Each record that follows should be transcribed word for word.

Saved data entries
####

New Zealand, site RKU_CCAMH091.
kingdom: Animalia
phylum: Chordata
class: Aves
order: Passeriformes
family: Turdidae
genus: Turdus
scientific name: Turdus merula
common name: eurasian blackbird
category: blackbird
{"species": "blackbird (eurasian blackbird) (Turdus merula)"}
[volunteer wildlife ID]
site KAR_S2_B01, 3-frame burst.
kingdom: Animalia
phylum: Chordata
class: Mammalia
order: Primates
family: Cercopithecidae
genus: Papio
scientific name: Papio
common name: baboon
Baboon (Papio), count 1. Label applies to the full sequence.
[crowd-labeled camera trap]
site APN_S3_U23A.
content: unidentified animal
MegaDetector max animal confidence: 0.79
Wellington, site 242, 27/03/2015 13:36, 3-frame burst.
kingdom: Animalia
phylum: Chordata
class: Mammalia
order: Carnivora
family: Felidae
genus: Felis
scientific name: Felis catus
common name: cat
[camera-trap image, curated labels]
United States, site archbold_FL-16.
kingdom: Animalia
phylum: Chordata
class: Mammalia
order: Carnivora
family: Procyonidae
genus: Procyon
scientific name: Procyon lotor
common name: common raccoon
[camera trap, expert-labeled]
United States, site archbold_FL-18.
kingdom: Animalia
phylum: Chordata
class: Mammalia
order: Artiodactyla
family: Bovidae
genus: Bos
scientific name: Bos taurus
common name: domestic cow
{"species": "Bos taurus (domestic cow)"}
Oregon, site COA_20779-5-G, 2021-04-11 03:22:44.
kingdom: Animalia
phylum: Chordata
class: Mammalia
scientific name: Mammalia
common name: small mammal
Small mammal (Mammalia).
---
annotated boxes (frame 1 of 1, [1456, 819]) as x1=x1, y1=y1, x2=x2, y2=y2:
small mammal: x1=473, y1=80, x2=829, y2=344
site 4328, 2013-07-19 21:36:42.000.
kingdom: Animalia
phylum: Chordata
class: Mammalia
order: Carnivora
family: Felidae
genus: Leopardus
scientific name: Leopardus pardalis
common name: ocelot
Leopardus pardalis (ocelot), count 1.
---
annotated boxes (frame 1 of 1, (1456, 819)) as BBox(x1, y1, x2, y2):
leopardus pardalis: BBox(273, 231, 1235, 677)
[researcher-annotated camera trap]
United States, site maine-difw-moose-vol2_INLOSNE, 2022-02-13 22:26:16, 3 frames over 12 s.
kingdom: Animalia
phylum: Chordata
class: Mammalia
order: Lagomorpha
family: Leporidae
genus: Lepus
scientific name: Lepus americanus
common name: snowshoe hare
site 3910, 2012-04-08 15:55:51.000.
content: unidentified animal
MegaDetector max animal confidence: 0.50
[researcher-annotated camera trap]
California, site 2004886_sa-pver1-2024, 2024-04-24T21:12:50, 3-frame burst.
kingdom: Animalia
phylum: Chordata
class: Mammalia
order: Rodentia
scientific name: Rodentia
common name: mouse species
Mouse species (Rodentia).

####

- Response to this exercise:
New Zealand, site RKU_CCAMH091.
kingdom: Animalia
phylum: Chordata
class: Aves
order: Passeriformes
family: Turdidae
genus: Turdus
scientific name: Turdus merula
common name: eurasian blackbird
category: blackbird
{"species": "blackbird (eurasian blackbird) (Turdus merula)"}
[volunteer wildlife ID]
site KAR_S2_B01, 3-frame burst.
kingdom: Animalia
phylum: Chordata
class: Mammalia
order: Primates
family: Cercopithecidae
genus: Papio
scientific name: Papio
common name: baboon
Baboon (Papio), count 1. Label applies to the full sequence.
[crowd-labeled camera trap]
site APN_S3_U23A.
content: unidentified animal
MegaDetector max animal confidence: 0.79
Wellington, site 242, 27/03/2015 13:36, 3-frame burst.
kingdom: Animalia
phylum: Chordata
class: Mammalia
order: Carnivora
family: Felidae
genus: Felis
scientific name: Felis catus
common name: cat
[camera-trap image, curated labels]
United States, site archbold_FL-16.
kingdom: Animalia
phylum: Chordata
class: Mammalia
order: Carnivora
family: Procyonidae
genus: Procyon
scientific name: Procyon lotor
common name: common raccoon
[camera trap, expert-labeled]
United States, site archbold_FL-18.
kingdom: Animalia
phylum: Chordata
class: Mammalia
order: Artiodactyla
family: Bovidae
genus: Bos
scientific name: Bos taurus
common name: domestic cow
{"species": "Bos taurus (domestic cow)"}
Oregon, site COA_20779-5-G, 2021-04-11 03:22:44.
kingdom: Animalia
phylum: Chordata
class: Mammalia
scientific name: Mammalia
common name: small mammal
Small mammal (Mammalia).
---
annotated boxes (frame 1 of 1, [1456, 819]) as x1=x1, y1=y1, x2=x2, y2=y2:
small mammal: x1=473, y1=80, x2=829, y2=344
site 4328, 2013-07-19 21:36:42.000.
kingdom: Animalia
phylum: Chordata
class: Mammalia
order: Carnivora
family: Felidae
genus: Leopardus
scientific name: Leopardus pardalis
common name: ocelot
Leopardus pardalis (ocelot), count 1.
---
annotated boxes (frame 1 of 1, (1456, 819)) as BBox(x1, y1, x2, y2):
leopardus pardalis: BBox(273, 231, 1235, 677)
[researcher-annotated camera trap]
United States, site maine-difw-moose-vol2_INLOSNE, 2022-02-13 22:26:16, 3 frames over 12 s.
kingdom: Animalia
phylum: Chordata
class: Mammalia
order: Lagomorpha
family: Leporidae
genus: Lepus
scientific name: Lepus americanus
common name: snowshoe hare
site 3910, 2012-04-08 15:55:51.000.
content: unidentified animal
MegaDetector max animal confidence: 0.50
[researcher-annotated camera trap]
California, site 2004886_sa-pver1-2024, 2024-04-24T21:12:50, 3-frame burst.
kingdom: Animalia
phylum: Chordata
class: Mammalia
order: Rodentia
scientific name: Rodentia
common name: mouse species
Mouse species (Rodentia).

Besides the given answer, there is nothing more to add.